Settlement Methods
This choice is typically driven by accounting considerations/implications. Standard options include:
Full physical settlement (the issuers delivers shares upon conversion);
Cash Settlement (the issuer delivers the value of the shares in cash);
Flexible Settlement (“instrument X”) - the issuer can choose to deliver physical shares, cash, or a combination thereof;
Net Share Settlement (“instrument C”) - the issuer must deliver the principal amount in cash and may use cash, shares or a combination thereof for the remainder.
SEC-Registered Issues vs. Rule 144A
“Well-known Seasoned Issuers” (“WKSIs”) - public companies with a market cap in excess of $700m may use an automatically effective SEC shelf registration statement to issue convertible securities. There is no delay in SEC review.

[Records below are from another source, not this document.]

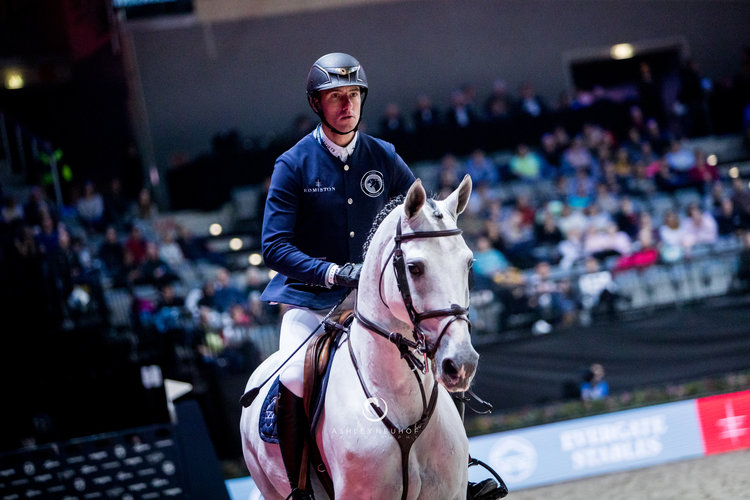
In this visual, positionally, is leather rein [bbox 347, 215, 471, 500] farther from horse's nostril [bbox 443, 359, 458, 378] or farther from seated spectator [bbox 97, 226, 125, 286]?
seated spectator [bbox 97, 226, 125, 286]

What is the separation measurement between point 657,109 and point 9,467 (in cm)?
1205

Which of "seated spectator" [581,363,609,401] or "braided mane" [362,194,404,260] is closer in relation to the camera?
"braided mane" [362,194,404,260]

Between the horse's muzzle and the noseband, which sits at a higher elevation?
the noseband

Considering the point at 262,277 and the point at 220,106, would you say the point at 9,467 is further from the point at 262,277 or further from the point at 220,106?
the point at 220,106

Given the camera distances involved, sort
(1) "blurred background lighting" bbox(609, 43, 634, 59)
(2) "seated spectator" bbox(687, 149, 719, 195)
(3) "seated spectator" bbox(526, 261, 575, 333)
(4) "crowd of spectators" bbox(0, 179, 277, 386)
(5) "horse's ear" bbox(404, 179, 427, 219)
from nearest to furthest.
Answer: (5) "horse's ear" bbox(404, 179, 427, 219) < (4) "crowd of spectators" bbox(0, 179, 277, 386) < (3) "seated spectator" bbox(526, 261, 575, 333) < (2) "seated spectator" bbox(687, 149, 719, 195) < (1) "blurred background lighting" bbox(609, 43, 634, 59)

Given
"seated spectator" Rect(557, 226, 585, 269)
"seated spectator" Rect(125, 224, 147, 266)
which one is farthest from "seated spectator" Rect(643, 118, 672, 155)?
"seated spectator" Rect(125, 224, 147, 266)

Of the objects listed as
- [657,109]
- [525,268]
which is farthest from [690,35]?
[525,268]

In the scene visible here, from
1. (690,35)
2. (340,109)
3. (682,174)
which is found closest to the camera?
(340,109)

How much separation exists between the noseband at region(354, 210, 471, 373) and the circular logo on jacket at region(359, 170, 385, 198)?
67cm

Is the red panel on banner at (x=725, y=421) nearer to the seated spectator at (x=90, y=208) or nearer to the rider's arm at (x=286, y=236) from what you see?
the rider's arm at (x=286, y=236)

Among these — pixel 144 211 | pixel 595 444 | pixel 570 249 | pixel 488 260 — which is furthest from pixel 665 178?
pixel 144 211

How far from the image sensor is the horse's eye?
2.84 m

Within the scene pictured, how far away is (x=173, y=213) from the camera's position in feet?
43.7

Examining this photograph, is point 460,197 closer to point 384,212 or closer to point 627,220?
point 384,212
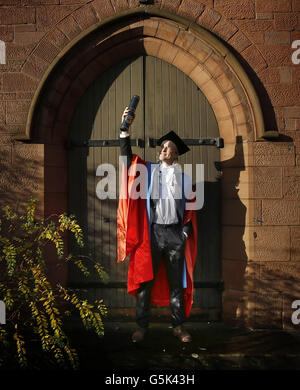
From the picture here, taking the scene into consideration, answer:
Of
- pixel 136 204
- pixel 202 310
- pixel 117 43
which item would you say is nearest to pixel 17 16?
pixel 117 43

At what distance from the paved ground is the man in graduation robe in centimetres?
16

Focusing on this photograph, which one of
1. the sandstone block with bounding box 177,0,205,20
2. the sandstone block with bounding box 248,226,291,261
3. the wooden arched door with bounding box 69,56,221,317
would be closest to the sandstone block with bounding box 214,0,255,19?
the sandstone block with bounding box 177,0,205,20

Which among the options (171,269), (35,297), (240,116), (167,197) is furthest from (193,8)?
(35,297)

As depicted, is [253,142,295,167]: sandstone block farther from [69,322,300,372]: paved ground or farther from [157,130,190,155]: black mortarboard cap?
[69,322,300,372]: paved ground

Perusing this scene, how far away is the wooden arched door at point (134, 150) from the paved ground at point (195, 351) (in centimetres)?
64

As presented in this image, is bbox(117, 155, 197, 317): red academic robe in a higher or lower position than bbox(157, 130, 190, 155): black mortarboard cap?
lower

If a non-WKSI does not have an effective SEC shelf registration statement covering convertible securities, the issuer can use Rule 144A, allowing for fast execution and to avoid SEC review. Rule 144A also exempts issuers from Regulation M, which can be helpful in managing dilution and offsets short selling by hedged investors, because it allows issuers to buyback shares concurrent to the issue.
Fundamental Changes
Fundamental changes language, included in convertible bond prospectuses/indentures, allow investors to put their convertible securities to the issuer at par or greater, based on a “make whole” provision or table.
Fundamental changes include a change of control, disposition of “all or substantially all” assets of the issuer, or a transaction in which the existing stock is replaced by consideration that consists of less than 90% exchange traded securities, to give some examples.
Generally, owing to the loss of time-value-of-money, expressed as Theta, the further from maturity a change of control event occurs, the greater the premium paid to convertible investors.
Call Spreads
Issuers can offset their obligations under convertible security offerings - and manage equity dilution - by entering into over-the-counter derivative transactions, “call spreads”, with banks.
A call spread involved buying a call option on the underlying shares at the conversion price, offsetting the obligation to deliver shares or cash upon conversion.
The call option is subject to a cap price, hence “capped call transactions”, as commonly referred to in the US. The dealer does not deliver additional value to the issuer if the share price at conversion is above the cap price.
The issuer has synthetically increased the conversion price to the higher cap price, mitigation the dilution impact if notes are converted.